泥中蟠龍's Game愛歌 [A love song for games of the dragon waiting for an opportunity] Survivorship bias
泥中蟠龍's Game愛歌
[A love song for games of the dragon waiting for an opportunity]
Survivorship bias
December. 14. 2017.
During World War II, United States Armed Forces conducted a study of the damage done to aircraft that had returned from missions to minimize bomber losses. The study showed a tendency by the returning aircraft, in particular, to be hit on the wings and tail with a bullet and had recommended that armor be added to the areas that showed the most damage. However, questioning the analysis result, a researcher proposed that the Navy reinforce areas where the survived military aircraft were unharmed: cockpit and engine. The mathematician commented that the study didn't consider bombers that had been shot down in the engine or cockpit in their missions, while the majority of aircraft with holes on wings and tail returned home safely. If he hadn't detected the fallacy of the data analysis, the U.S. Army may have wasted a lot of budget due to unnecessary schemes and more fighter pilots could be killed. It's a form of selection bias and generally called "Survivorship bias" or "Survival bias".
While talking about commercially successful video games with developers, they used to say that they can succeed in attracting users if only they copy the elements which the top-ranked games have. However, failed imitative video games are more numerous than ones well receiving in markets. Of course, I don't mean that those key elements that make a game successful are bad or wrong. But if developers make the mistake of hasty generalization that some elements determine the success of the game, biased data is more likely to lead them toward the wrong directions. There are dozens of reasons that a successful game is loved by customers, whereas that could be the only way that a failed game is shunned by users.
Mentioning successful mobile-version games—Lineage series, TERA, Yulgang, and Fate/stay the night, etc.—based on well-known originals, quite a lot of people say that a mobile game built on the famous original must have achieved popularity and high profit. However, despite a notable original, I've seen a messed-up game with the poor outcome a hundred times. Game users' love of the latest successful games is not because they are constructed on well-made original works but because it just so happens that they are based on the originals.

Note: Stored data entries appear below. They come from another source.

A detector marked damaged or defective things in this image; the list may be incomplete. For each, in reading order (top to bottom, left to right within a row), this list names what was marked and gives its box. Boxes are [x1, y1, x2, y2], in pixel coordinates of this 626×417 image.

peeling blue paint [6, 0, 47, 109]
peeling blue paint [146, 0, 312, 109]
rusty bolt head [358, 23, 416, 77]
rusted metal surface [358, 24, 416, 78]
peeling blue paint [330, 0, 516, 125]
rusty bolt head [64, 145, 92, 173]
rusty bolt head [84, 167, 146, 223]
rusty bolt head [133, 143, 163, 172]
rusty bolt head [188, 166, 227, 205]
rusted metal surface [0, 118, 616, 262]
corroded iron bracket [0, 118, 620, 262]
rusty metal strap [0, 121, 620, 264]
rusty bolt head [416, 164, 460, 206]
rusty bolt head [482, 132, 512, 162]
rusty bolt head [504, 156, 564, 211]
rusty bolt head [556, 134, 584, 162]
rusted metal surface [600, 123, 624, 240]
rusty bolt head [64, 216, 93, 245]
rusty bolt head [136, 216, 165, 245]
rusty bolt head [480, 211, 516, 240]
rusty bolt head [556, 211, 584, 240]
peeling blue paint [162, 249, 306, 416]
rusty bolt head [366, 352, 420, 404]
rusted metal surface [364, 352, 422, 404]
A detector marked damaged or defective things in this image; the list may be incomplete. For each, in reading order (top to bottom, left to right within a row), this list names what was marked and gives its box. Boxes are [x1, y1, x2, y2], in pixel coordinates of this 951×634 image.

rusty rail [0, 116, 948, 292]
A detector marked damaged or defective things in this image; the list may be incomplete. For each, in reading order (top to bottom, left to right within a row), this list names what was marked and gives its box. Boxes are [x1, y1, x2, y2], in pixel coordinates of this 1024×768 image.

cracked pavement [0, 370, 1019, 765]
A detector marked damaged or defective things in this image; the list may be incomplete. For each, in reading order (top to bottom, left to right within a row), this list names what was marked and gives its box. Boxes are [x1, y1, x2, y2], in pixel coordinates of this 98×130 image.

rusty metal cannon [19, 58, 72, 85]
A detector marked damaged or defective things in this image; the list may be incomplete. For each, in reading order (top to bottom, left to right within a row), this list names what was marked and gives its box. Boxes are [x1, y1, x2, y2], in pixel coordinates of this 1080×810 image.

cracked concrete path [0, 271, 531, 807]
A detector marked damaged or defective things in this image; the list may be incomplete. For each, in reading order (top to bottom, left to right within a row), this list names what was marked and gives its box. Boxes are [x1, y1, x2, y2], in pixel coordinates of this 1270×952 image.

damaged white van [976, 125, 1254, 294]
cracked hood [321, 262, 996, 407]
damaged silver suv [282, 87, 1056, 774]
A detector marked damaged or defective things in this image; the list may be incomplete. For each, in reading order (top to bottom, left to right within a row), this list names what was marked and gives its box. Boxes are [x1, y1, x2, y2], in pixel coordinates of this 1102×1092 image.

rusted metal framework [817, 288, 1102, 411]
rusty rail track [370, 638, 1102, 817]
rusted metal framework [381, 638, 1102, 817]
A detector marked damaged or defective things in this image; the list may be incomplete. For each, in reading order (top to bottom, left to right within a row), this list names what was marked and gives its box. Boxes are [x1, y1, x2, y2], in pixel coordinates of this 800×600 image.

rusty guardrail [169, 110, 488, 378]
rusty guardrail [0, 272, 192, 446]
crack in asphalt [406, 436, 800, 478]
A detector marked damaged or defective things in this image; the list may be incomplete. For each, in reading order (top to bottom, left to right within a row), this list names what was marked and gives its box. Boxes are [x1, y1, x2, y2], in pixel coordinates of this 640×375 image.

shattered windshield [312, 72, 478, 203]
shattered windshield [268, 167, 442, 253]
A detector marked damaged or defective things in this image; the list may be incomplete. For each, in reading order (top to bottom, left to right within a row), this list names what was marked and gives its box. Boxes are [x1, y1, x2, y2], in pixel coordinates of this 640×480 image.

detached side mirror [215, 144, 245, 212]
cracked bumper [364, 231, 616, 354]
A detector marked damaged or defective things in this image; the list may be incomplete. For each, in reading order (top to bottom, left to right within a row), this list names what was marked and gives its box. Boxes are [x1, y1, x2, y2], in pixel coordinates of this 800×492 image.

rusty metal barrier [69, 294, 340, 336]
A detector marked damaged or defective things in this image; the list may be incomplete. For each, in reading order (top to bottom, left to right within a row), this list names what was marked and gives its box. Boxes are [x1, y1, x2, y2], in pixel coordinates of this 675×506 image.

Let's go back to the beginning of this article. "Survival bias" is a mistake that anybody can make. We need to look at the data from multiple points of view not to go astray. Game makers should see the market in a different direction while lots of uniformly similar-trend video games are released. The only way to reduce the probability of failure is that those game developers take a closer look at whether they have missed an element of success among excluded factors or they haven't found it yet. I hope that as many as game developers can return safely from the fierce battlefield for success.
※ This is from Kyunghyang Games column by 泥中蟠龍 since September 2013.